Begin Selected passage

Posted by: adegraffenreid31708 | 16th Jan, 2011

Holidays in Ecuador

Hi all!

Hope everyone had a happy holidays, Christmas, and New Years…I did 🙂

Christmas Eve, met dad at the airport. There´s a restaurant looking area over customs, so I actually got to wave at him as he came in. It was great, except that he didn´t see me at first, so this old lady was laughing at me waving stupidly. But, it was all good. It was great seeing him, because I hadn´t seen any of my family in six months.  So, then we went to the hotel (getting in my opinion, completely screwed over by the taxi in the process, but w/e).

Next day, I took dad on a whirlwind tour of the Colonial Center…and, whooped both our asses. It was Christmas Eve, but LOTS of people were out still shopping (some things don´t change). It was great seeing dad´s reaction to the Colonial Center – that overwhelming look of wonder on one´s face. I´m so used to it by now, I no longer have it. I took dad to the top of the Cultural Center, which has GORGEOUS views of the city from the roof, so we got to take all sorts of pictures. Then, when to the Museo Mariscal Sucre, which is the house museum of the independence leader. It was fun, I got to show off my history knowledge a bit and show dad what the inside of a colonial-style house looks like. He loved it, which is good – cuz I love that style of house. Best Part!! Got new shoes!. No more hole-filled worn out monstosities for me any more. Soooo comfy!. But yeah, dad really enjoyed the center.

Next – whirlwind tour of the Ejido and the Banco Central Museum. As I´ve said earlier, the Museo Banco Central is the best museum in Ecuador, and going there is throughouly impressive. I was so excited to take my dad to see all the pre-colombian ceramics and gold (I was significantly less excited to show him the colonial religious art…but that´s me 🙂 ). From there, we toured the main artisenal market very quickly since we both decided that we were hungry and needed a rest, we´d get back there to shop later.

Then, we visited my apartment and grabbed some lunch. It was so much fun showing him the pirated video stores and watching his face as an airplane dropped in over head (it´s a little shocking the first few times how low they are).

End Selected passage
Begin Record set

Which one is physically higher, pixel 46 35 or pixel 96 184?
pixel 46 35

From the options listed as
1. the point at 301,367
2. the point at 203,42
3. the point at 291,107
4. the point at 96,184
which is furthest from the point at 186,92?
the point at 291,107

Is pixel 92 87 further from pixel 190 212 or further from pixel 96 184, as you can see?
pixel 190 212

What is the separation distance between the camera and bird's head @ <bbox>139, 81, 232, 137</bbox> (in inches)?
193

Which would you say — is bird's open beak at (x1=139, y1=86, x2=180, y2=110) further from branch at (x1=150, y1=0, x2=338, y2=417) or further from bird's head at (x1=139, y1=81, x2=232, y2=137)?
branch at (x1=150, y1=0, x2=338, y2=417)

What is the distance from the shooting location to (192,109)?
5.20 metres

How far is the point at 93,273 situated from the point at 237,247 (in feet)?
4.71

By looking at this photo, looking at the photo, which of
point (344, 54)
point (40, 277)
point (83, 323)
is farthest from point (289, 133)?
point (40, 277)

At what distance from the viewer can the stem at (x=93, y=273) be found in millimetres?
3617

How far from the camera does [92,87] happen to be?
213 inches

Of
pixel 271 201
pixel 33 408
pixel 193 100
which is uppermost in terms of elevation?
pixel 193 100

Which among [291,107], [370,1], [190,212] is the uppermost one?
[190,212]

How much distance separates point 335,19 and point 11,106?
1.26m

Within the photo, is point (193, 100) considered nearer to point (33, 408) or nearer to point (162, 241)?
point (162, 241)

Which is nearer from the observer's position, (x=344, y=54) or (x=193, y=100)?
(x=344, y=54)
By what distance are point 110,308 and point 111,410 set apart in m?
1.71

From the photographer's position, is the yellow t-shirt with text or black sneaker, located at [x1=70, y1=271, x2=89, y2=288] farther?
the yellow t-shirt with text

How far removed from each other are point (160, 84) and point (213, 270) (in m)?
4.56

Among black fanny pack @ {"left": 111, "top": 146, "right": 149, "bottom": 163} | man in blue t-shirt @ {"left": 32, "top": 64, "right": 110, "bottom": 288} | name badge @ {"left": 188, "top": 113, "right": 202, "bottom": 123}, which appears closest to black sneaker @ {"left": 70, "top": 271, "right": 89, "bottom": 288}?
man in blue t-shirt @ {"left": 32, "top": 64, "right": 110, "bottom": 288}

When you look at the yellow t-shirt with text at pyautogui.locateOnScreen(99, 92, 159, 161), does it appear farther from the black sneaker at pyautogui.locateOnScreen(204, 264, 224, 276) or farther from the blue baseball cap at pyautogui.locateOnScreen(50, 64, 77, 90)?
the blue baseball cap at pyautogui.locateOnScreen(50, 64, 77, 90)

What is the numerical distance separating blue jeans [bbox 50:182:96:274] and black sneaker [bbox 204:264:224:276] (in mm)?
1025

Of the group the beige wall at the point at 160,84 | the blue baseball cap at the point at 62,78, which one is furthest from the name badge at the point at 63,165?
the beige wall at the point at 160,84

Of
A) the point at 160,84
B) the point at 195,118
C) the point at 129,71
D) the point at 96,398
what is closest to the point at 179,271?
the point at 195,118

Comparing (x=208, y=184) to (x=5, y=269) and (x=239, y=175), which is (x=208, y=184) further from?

End Record set

▶ Goal
Reproduce a portion of the Ecuador holiday post word for word, beginning at the words "Next – whirlwind" and stopping after "low they are).".

▶ Worked solution
Next – whirlwind tour of the Ejido and the Banco Central Museum. As I´ve said earlier, the Museo Banco Central is the best museum in Ecuador, and going there is throughouly impressive. I was so excited to take my dad to see all the pre-colombian ceramics and gold (I was significantly less excited to show him the colonial religious art…but that´s me 🙂 ). From there, we toured the main artisenal market very quickly since we both decided that we were hungry and needed a rest, we´d get back there to shop later.

Then, we visited my apartment and grabbed some lunch. It was so much fun showing him the pirated video stores and watching his face as an airplane dropped in over head (it´s a little shocking the first few times how low they are).